In April 2018, a slew of cameramen, drummers and dancers flocked to the once-invincible Menzgold CEO after stepping off his private jet that had just landed in Kumasi.
It was all hugs and laughter as everyone swarmed around the handsome 34-year-old exec and his six (yes, six) bodyguards.
A sense of pride beamed off his million-dollar smile as he shook hands and posed for pictures. The sky was the limit for him – or so he thought.
Nine months later, Nana Appiah Mensah is on the run from authorities. Sources believe he’s fled the country and is in hiding shortly after protests erupted from his customers who have invested millions in his “bullion investment, gold trading platform.”
After initial reports from the Bank of Ghana and the SEC were released admonishing the business’ practices, panicked investors began berating the company, claiming that they were unable to retrieve their assets.
Since then, the Circuit Court has issued a warrant for his arrest on suspicions of defrauding by false pretences and money laundering.
But before his business spiralled out of control and crashed, Appiah Mensah gained traction with thousands who admired his outspoken remarks and charismatic charm.
Even as rumours swirled about the potential collapse of his business, he continued to share lavish photos of him lounging in luxury cars and private jets.
Suddenly, Menzgold signboards sprouted throughout town using attractive models to help sell his services.
It’s no wonder he enticed many people, who possibly saw themselves – even for a moment – living similarly to his larger-than-life lifestyle. On Menzgold’s website, Appiah Mensah lured investors in by offering a 10% monthly return on investment and claims it “has produced an unblemished 100% records since its inception.”
Appiah Mensah’s image only heightened when photos online surfaced of him with politicians like President Nana Akufo-Addo and dancehall phenomenon Shatta Wale. Scores of other public figures (Okyeame Kwame, Jackie Appiah, Okyeame Kwame among others) began endorsing and supporting his business online.
But behind the scenes, trouble was brewing. Problems arose in 2014 when the Bank of Ghana discovered that Menzgold was running a microfinance operation and was illegally using the name “bank.”
In 2016, BoG publicly issued a warning requesting the public to discontinue business practices with the company, which was called “Menzbanc.”

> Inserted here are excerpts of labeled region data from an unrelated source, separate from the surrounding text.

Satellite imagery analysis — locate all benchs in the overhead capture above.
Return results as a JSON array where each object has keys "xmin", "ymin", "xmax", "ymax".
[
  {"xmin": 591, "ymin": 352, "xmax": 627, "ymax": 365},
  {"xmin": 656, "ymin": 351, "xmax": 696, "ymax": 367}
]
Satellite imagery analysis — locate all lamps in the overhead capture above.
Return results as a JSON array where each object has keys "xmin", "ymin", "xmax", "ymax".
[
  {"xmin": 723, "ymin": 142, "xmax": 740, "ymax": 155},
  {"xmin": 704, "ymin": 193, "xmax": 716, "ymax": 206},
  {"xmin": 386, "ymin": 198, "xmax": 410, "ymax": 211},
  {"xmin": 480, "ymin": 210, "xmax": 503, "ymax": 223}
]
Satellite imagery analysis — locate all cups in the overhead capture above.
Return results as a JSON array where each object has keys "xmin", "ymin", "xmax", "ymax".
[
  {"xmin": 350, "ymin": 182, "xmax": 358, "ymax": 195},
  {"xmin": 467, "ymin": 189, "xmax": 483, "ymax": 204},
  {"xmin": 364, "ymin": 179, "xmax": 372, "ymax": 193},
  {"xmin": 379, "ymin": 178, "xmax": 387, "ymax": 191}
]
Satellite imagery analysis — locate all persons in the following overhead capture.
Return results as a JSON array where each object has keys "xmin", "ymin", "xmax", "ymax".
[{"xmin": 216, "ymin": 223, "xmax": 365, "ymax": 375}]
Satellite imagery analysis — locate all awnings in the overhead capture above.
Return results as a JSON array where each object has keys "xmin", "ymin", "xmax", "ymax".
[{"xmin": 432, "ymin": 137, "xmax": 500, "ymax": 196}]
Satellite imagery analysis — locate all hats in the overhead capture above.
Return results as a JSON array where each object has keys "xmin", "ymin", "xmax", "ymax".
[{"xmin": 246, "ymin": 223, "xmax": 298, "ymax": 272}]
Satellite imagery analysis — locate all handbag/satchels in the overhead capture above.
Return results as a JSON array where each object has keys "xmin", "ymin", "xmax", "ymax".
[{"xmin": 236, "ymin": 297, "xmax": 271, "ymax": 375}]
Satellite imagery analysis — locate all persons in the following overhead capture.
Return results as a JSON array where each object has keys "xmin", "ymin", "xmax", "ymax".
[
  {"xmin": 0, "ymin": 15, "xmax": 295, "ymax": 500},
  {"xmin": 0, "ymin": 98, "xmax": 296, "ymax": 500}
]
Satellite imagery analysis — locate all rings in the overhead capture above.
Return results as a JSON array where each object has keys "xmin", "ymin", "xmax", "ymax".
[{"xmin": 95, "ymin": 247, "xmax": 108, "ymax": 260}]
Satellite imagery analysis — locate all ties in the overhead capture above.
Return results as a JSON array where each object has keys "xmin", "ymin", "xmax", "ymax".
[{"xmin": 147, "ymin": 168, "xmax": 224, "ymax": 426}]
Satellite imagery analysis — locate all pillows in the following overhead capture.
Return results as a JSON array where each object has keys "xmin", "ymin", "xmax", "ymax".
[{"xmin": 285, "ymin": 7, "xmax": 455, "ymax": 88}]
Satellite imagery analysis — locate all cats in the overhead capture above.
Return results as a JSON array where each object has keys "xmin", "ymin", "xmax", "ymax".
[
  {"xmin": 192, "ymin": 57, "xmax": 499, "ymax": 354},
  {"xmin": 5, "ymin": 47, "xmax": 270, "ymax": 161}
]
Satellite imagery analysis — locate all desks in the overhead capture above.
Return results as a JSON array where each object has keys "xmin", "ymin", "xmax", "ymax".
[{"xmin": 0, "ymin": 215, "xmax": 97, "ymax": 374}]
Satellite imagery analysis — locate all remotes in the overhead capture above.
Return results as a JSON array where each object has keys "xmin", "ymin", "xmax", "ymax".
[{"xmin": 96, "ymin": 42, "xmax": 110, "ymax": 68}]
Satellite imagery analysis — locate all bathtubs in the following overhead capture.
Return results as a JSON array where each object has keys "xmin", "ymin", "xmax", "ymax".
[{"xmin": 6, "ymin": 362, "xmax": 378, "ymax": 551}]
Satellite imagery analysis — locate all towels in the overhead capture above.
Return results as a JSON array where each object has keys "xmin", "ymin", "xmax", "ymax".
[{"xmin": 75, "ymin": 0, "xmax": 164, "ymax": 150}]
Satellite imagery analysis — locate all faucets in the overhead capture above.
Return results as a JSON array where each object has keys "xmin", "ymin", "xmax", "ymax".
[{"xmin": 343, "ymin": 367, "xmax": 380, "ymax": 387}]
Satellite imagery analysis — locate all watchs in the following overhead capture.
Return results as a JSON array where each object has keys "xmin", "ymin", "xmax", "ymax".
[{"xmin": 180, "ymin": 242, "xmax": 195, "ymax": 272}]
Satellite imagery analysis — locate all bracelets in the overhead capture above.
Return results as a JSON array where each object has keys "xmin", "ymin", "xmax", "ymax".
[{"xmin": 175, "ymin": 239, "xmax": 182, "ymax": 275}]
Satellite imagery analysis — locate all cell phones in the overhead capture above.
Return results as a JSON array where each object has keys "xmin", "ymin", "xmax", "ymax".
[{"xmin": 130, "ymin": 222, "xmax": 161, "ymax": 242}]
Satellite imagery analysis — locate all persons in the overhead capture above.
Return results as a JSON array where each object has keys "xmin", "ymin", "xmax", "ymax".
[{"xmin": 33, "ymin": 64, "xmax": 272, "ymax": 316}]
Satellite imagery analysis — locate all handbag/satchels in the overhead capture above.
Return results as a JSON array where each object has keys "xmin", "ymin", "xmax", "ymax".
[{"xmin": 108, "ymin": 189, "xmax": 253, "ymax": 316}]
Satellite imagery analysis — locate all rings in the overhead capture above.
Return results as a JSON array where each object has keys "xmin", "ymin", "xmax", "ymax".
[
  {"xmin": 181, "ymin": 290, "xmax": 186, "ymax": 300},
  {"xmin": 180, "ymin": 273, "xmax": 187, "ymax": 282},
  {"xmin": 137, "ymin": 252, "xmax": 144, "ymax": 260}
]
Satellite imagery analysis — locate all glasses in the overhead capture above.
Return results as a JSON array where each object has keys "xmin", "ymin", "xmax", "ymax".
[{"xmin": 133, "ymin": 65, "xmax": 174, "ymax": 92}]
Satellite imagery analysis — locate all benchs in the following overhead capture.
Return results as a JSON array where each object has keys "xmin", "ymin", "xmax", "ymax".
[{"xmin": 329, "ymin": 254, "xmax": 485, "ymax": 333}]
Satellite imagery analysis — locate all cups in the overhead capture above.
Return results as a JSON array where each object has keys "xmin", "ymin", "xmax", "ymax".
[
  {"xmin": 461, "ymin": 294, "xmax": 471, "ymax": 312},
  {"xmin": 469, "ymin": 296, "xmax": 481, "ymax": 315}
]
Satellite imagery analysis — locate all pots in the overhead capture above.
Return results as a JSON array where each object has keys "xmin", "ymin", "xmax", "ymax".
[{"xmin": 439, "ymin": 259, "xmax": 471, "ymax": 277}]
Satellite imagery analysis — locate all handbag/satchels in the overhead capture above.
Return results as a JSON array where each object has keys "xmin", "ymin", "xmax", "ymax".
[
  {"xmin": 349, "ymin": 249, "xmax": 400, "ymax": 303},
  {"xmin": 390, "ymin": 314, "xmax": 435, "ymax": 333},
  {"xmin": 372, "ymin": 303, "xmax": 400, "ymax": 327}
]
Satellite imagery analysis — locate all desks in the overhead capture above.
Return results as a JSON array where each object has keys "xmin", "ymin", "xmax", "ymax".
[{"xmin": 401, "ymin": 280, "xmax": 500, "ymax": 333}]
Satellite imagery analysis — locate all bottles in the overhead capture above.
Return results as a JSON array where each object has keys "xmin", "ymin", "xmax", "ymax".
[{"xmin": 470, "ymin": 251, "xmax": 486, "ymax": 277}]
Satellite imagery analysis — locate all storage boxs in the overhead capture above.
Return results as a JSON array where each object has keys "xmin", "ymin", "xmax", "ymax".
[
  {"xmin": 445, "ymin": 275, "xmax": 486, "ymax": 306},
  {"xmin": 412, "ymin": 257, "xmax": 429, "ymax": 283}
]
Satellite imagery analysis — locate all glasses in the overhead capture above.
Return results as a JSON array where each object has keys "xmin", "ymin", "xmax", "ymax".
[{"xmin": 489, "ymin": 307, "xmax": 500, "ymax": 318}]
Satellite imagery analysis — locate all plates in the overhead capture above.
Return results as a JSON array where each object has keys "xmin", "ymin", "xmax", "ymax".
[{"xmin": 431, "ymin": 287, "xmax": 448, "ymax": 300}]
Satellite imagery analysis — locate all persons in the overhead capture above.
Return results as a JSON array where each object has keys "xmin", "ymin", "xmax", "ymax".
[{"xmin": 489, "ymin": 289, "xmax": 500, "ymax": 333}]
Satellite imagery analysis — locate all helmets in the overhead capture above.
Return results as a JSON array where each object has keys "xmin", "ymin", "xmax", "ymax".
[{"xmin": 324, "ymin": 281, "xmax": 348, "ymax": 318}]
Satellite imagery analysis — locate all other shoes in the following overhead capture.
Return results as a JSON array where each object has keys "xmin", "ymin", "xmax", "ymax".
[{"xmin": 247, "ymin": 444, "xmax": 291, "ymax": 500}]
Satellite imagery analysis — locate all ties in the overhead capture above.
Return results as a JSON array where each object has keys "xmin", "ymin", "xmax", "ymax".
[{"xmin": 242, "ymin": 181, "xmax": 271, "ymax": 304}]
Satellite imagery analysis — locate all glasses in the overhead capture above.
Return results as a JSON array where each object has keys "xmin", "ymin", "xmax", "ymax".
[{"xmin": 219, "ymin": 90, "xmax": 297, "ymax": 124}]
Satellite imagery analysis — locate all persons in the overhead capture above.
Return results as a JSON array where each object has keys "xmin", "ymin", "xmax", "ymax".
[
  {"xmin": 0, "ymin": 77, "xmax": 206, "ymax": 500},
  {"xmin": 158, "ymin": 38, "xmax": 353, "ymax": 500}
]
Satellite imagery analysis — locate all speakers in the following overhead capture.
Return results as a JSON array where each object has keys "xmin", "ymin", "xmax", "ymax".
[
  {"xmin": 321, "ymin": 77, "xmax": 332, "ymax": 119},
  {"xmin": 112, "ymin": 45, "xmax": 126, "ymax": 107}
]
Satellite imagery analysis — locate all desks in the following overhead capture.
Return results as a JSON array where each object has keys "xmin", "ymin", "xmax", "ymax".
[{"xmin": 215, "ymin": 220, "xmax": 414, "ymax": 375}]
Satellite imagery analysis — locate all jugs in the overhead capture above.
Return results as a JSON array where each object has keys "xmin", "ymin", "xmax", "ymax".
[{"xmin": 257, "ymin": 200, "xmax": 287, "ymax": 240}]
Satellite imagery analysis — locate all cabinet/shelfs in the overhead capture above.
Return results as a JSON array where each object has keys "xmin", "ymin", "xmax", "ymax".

Then late last year, the central bank furnished another warning, this time after findings from the Minerals Commission that Menzgold was soliciting the general public with interest rates on gold between 7%-10%.
On Twitter, Appiah Mensah attempted to unruffle feathers by urging “all Menzgold clients to kindly remain calm, as we prepare to COMPLETELY SETTLE all entitlements of any magnitude soon. We’ve got brands & names to protect. Self-restraint now is critical to maintain public peace & order. All is well,” he tweeted in October last year.
Even in the midst of what appeared to be a financial crisis within the company, celebrities supported Menzgold, including actress Benedicta Gafah, who said in a video posted on YouTube: “I would like to urge all customers and clients dealing with Menzgold to remain calm and that everything is under control. Your gold deposits remain safe and secured.”
Just as it seemed as if his empire was about to fall, a cool and collected Appiah Mensah phoned in on a radio show on Zylofon Media (a media conglomerate the CEO also owns), speaking out against the allegations.
“I am not worried one bit. I am not perturbed one bit. Because by the grace of God I cannot be broken,” he said in an August 31 interview.
Sure, maybe he wasn’t worried. But what about the thousands who feel duped after failed attempts to retrieve their investments? Up until the time of this writing, customers have yet to receive their hard-earned investments.
He continued: “The road to freedom is rough and ragged. But we are prepared to travel.”
Only time will tell if he’ll ever reach the end of his road to freedom, or if he’ll spend the rest of his life behind bars for a large chunk of the remainder of his life.